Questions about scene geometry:
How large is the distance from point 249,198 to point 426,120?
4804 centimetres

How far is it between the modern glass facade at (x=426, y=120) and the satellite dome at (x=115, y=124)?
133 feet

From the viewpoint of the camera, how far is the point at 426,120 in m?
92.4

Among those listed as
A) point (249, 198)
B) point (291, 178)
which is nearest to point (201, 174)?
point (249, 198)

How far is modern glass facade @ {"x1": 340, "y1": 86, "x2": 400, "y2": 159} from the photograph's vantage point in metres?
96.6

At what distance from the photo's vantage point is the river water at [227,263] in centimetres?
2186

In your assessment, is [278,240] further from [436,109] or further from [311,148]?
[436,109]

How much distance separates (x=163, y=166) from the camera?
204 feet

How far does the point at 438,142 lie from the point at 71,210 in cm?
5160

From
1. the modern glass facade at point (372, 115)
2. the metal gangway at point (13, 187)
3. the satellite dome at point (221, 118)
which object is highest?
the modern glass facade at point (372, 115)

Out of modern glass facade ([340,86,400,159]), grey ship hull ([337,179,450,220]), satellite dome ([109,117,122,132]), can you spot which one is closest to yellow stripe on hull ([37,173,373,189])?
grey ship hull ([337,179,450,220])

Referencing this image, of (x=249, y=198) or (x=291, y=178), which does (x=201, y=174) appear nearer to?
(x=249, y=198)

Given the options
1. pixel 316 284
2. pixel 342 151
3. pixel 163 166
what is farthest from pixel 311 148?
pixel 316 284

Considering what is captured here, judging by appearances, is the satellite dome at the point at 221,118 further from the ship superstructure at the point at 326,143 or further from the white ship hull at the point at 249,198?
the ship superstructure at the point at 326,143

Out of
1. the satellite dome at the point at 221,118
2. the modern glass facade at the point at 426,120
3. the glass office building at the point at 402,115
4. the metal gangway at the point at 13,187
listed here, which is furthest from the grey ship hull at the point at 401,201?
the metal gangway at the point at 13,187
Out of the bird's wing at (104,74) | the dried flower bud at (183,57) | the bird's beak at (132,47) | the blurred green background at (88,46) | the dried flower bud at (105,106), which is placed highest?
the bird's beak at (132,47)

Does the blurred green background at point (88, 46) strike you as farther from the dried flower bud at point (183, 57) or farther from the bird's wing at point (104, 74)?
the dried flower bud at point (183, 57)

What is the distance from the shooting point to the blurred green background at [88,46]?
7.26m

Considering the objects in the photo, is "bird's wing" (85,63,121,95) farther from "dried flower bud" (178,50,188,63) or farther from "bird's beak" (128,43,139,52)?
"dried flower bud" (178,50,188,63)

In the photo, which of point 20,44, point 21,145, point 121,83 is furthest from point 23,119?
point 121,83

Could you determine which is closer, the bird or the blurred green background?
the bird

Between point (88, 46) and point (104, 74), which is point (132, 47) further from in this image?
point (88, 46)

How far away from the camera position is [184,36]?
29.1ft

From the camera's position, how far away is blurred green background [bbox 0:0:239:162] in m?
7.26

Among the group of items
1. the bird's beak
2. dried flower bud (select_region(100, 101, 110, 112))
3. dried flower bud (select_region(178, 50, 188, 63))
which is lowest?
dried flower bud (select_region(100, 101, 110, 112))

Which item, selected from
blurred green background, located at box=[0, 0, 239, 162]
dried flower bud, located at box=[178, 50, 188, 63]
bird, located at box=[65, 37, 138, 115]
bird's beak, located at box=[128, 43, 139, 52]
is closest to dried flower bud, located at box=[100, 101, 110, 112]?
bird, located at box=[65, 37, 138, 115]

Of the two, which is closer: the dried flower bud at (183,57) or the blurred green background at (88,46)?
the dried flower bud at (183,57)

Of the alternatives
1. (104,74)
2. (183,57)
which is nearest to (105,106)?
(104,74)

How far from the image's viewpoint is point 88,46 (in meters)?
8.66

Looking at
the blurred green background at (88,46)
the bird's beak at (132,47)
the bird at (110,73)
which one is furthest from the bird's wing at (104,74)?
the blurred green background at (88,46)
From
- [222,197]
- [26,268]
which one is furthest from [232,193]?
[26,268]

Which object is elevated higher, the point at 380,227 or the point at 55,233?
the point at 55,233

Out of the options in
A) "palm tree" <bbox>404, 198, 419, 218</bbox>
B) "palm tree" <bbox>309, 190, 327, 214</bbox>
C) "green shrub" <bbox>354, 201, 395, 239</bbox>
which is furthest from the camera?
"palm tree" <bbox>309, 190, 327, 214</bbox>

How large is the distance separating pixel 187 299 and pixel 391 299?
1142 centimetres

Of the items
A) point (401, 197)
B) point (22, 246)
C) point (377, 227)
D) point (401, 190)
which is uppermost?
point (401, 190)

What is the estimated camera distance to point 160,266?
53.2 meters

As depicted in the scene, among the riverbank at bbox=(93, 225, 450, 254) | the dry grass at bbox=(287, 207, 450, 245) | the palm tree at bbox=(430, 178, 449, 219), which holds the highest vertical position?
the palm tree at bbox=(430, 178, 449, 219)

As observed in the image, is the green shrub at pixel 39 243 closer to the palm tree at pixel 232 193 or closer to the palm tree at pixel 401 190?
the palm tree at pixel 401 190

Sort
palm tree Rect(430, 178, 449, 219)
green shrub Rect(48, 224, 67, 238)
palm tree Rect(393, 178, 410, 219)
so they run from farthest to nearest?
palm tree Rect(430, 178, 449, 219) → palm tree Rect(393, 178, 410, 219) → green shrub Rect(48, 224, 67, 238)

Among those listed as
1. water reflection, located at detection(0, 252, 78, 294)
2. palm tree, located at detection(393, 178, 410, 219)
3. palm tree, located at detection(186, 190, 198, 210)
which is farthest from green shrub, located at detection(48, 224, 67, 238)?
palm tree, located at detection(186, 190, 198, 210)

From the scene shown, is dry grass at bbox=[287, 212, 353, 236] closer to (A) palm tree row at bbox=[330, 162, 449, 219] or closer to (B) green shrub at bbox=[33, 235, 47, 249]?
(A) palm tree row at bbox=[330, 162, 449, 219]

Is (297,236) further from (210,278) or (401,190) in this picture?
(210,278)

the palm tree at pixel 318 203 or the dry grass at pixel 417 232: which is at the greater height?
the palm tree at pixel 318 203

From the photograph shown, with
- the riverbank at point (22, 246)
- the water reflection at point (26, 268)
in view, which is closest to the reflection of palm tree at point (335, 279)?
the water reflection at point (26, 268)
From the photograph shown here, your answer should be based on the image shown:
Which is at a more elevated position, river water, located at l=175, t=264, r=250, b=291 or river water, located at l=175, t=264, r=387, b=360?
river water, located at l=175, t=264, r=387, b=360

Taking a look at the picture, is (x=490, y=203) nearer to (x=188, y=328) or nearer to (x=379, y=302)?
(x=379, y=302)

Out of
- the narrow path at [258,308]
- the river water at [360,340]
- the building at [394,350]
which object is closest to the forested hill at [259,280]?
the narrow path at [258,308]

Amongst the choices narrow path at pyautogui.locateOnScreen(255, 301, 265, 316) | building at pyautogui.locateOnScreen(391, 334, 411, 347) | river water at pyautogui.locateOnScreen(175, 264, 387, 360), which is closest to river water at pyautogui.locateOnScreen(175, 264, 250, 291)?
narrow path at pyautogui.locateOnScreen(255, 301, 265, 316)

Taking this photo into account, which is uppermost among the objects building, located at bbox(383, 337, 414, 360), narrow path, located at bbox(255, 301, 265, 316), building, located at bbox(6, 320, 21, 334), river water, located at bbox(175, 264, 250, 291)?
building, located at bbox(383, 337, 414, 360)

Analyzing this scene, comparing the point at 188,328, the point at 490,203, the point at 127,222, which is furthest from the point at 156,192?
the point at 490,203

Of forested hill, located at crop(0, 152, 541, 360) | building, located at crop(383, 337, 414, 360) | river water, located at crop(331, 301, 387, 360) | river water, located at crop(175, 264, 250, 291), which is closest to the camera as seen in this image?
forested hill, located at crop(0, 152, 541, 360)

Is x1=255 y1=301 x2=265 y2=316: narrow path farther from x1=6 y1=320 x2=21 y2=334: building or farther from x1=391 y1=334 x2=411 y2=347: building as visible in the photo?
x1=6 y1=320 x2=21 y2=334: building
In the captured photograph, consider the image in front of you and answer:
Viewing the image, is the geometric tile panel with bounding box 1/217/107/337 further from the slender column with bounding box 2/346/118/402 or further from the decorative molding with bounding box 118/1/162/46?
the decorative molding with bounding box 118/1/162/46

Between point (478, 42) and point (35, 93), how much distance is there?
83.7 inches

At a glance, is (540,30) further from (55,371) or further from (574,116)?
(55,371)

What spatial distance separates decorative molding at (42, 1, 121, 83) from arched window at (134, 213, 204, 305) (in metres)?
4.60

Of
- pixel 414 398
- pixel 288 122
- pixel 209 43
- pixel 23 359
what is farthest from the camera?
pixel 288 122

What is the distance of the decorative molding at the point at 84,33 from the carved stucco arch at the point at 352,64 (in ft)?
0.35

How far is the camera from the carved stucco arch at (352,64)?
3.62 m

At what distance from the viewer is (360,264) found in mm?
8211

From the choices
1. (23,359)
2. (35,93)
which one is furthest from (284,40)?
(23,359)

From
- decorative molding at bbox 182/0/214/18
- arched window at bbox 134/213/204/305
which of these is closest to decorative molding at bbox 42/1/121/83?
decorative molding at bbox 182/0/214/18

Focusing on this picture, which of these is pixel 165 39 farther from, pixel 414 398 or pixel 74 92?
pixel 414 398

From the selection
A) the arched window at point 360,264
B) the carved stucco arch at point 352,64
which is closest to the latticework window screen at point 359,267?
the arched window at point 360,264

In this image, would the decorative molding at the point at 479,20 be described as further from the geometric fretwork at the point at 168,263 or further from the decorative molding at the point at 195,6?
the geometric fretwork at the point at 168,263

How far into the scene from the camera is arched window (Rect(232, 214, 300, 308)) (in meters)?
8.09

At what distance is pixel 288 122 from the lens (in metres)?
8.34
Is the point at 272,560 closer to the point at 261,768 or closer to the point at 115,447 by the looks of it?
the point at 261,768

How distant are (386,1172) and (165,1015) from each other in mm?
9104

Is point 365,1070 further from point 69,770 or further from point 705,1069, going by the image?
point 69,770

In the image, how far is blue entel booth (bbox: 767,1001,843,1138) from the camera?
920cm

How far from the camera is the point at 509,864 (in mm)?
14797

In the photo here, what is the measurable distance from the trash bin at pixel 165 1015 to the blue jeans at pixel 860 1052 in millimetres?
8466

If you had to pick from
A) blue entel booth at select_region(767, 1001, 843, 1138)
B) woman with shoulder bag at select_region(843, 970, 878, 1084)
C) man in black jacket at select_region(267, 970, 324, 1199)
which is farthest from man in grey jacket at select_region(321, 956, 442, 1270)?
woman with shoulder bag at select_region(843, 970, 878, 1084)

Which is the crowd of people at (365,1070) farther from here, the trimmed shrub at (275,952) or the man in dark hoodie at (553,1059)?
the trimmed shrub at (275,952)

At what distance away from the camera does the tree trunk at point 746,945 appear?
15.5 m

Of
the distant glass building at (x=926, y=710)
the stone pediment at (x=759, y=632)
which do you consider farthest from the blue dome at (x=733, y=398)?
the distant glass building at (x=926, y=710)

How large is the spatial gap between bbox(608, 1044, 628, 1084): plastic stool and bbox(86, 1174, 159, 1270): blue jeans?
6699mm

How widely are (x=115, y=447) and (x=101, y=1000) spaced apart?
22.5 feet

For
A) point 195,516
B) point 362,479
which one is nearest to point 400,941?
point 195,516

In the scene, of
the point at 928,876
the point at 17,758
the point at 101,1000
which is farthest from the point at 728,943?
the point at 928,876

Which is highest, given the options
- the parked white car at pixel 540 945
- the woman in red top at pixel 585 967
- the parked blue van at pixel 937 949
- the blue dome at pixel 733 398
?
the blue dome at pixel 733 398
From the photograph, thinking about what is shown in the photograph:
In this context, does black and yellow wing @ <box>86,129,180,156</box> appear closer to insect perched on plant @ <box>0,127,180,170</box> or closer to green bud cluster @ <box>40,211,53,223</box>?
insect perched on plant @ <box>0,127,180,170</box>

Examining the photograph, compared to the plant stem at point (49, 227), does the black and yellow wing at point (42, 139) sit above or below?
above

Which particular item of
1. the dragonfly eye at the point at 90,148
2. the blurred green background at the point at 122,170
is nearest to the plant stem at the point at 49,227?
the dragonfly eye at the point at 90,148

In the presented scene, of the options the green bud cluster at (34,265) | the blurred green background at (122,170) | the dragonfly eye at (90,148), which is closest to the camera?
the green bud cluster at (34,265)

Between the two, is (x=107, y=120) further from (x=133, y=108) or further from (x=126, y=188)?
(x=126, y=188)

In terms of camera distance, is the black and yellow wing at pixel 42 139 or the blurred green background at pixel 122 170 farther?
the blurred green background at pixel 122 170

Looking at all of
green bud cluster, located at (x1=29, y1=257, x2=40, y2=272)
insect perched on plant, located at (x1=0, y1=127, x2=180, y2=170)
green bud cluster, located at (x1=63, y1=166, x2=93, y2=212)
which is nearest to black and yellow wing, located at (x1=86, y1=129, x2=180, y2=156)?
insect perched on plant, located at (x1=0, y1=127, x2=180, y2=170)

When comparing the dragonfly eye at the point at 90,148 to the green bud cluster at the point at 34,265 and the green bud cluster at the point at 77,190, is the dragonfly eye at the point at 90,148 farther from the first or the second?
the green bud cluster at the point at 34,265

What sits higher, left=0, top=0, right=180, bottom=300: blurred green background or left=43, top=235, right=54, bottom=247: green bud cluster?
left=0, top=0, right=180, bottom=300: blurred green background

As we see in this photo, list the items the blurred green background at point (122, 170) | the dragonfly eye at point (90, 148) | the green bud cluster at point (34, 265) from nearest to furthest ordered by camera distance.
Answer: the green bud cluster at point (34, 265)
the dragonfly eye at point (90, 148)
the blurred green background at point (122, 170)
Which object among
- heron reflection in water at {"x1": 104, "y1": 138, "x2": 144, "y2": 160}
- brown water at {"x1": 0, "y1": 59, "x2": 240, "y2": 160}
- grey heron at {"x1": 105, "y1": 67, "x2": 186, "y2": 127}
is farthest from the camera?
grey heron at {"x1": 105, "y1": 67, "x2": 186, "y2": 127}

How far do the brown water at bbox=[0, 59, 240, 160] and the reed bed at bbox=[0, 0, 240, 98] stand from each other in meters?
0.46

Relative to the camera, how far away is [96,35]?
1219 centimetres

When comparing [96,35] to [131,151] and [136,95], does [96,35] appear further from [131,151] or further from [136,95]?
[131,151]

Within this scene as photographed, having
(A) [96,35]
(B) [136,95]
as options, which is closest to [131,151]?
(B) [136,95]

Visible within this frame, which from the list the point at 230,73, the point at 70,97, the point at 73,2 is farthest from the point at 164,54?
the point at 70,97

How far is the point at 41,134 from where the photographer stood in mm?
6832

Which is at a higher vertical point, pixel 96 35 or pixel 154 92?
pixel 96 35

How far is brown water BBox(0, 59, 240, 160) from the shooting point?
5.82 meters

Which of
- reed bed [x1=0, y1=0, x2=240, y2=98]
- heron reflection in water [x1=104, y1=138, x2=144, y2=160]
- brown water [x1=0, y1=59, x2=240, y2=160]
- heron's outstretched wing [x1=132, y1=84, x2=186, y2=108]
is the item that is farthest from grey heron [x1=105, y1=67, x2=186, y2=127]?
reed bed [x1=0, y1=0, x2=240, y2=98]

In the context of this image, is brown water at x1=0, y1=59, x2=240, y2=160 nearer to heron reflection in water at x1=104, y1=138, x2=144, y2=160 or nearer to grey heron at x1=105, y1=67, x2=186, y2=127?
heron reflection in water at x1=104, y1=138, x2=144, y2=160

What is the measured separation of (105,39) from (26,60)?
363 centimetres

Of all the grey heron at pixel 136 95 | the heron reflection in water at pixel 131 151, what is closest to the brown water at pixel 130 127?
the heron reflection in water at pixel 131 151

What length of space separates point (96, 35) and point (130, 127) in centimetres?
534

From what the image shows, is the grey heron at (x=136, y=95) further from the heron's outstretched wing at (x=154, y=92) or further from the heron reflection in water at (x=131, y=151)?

AIM. Output only the lines running from the line with "Within this scene as photographed, having" through the final line of the data, inclusive.

RESULT FOR THIS TASK.
Within this scene as photographed, having
(A) [96,35]
(B) [136,95]
as options, which is closest to [131,151]?
(B) [136,95]

Visible within this frame, which from the list the point at 230,73, the point at 70,97, the point at 73,2 is farthest from the point at 164,54?
the point at 70,97

How far is the point at 41,134 from where the photographer stood in mm?
6832

Which is at a higher vertical point, pixel 96 35 or pixel 154 92?
pixel 96 35

How far is brown water BBox(0, 59, 240, 160) from the shooting point?
5.82 meters

Which of
- reed bed [x1=0, y1=0, x2=240, y2=98]
- heron reflection in water [x1=104, y1=138, x2=144, y2=160]
- brown water [x1=0, y1=59, x2=240, y2=160]
- heron's outstretched wing [x1=132, y1=84, x2=186, y2=108]
is the item that is farthest from grey heron [x1=105, y1=67, x2=186, y2=127]?
reed bed [x1=0, y1=0, x2=240, y2=98]

In the context of this image, is brown water at x1=0, y1=59, x2=240, y2=160 nearer to heron reflection in water at x1=104, y1=138, x2=144, y2=160 or nearer to grey heron at x1=105, y1=67, x2=186, y2=127?
heron reflection in water at x1=104, y1=138, x2=144, y2=160

What is the measured separation of (105,39) from (26,60)?
363 centimetres

Of all the grey heron at pixel 136 95 | the heron reflection in water at pixel 131 151, what is closest to the brown water at pixel 130 127?
the heron reflection in water at pixel 131 151

What length of space separates point (96, 35) and point (130, 127) in centimetres?
534

From what the image shows, is the grey heron at (x=136, y=95) further from the heron's outstretched wing at (x=154, y=92) or further from the heron reflection in water at (x=131, y=151)?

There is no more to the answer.